Narrabri-based scientist Dr Bec Thistlethwaite contributes a column to The Courier on the science in our daily lives.
Readers are invited to send their science questions in to Dr Bec via [email protected]

Onions are sneaky little vegetables.

The moment you cut into one, you break open thousands of tiny cells packed inside its layers.

Each cell is like a miniature chemistry lab, storing different ingredients separately.

When those barriers are sliced open, the ingredients mix for the first time.

Enzymes from one part of the cell react with sulfur-containing compounds from another, and together they form a new chemical: a gas with the tongue-twisting name syn-Propanethial-S-oxide.
This gas floats up from the cutting board and heads straight for your eyes.

Your eyes, of course, don’t appreciate being gassed.

Their built-in defense system kicks in immediately, producing tears to flush the irritant away.

That is why, after a few chops, you start blinking, tearing up, and maybe even sniffling.

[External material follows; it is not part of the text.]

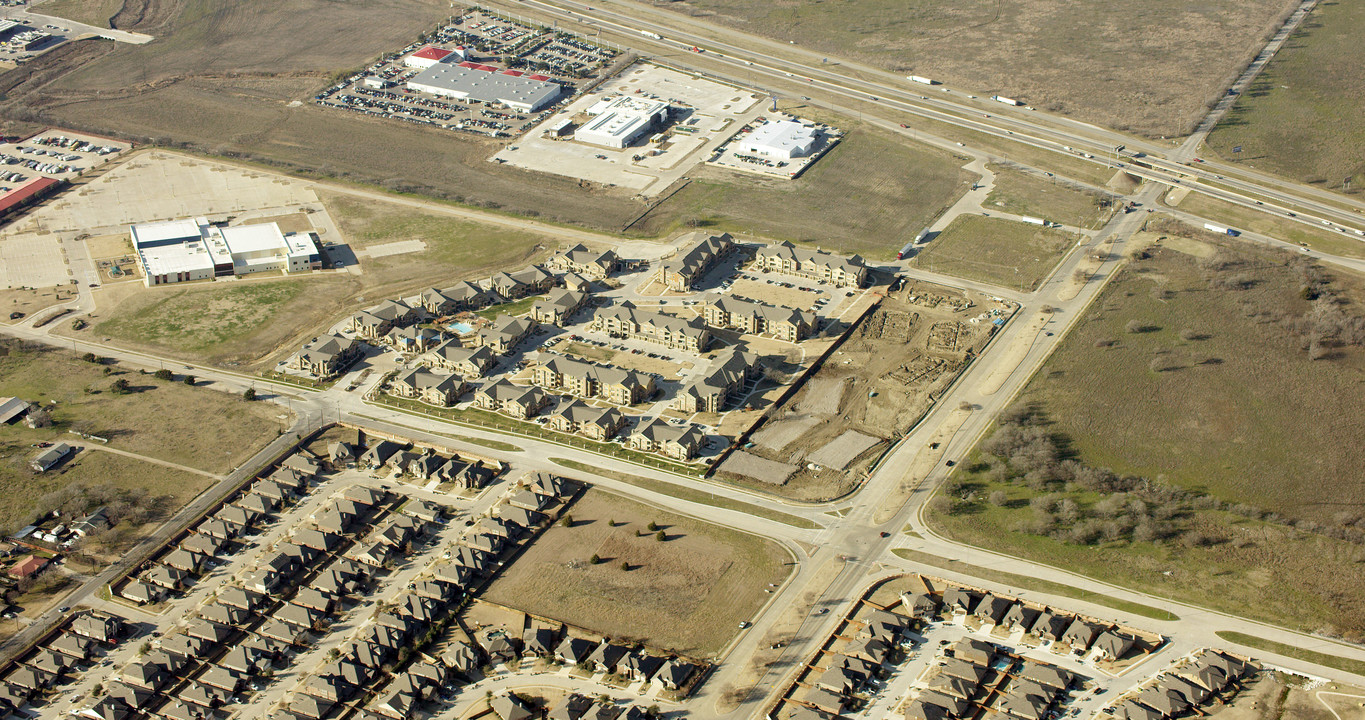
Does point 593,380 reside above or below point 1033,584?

The more onion you chop, the more of that gas is released, and the more your eyes stream.

Not all onions are created equal.

Pungent brown onions tend to release more of the tear-inducing chemical, while red, white, or spring onions often make you cry less.

There are even ‘tearless’ onion varieties bred by scientists to produce fewer of these compounds.

And if you chill an onion before chopping, the cold slows the chemical reaction, meaning less gas escapes into the air.

Cooking works too.

Once heat destroys those enzymes, the crying stops, which is why caramelised onions taste sweet and never sting your eyes.

So the next time your eyes water in the kitchen, don’t blame your emotions … blame chemistry.

Every onion you chop is running its own tiny experiment, proving that science doesn’t just live in labs or classrooms.

Sometimes it happens right on your chopping board, with a side of tears for extra flavour.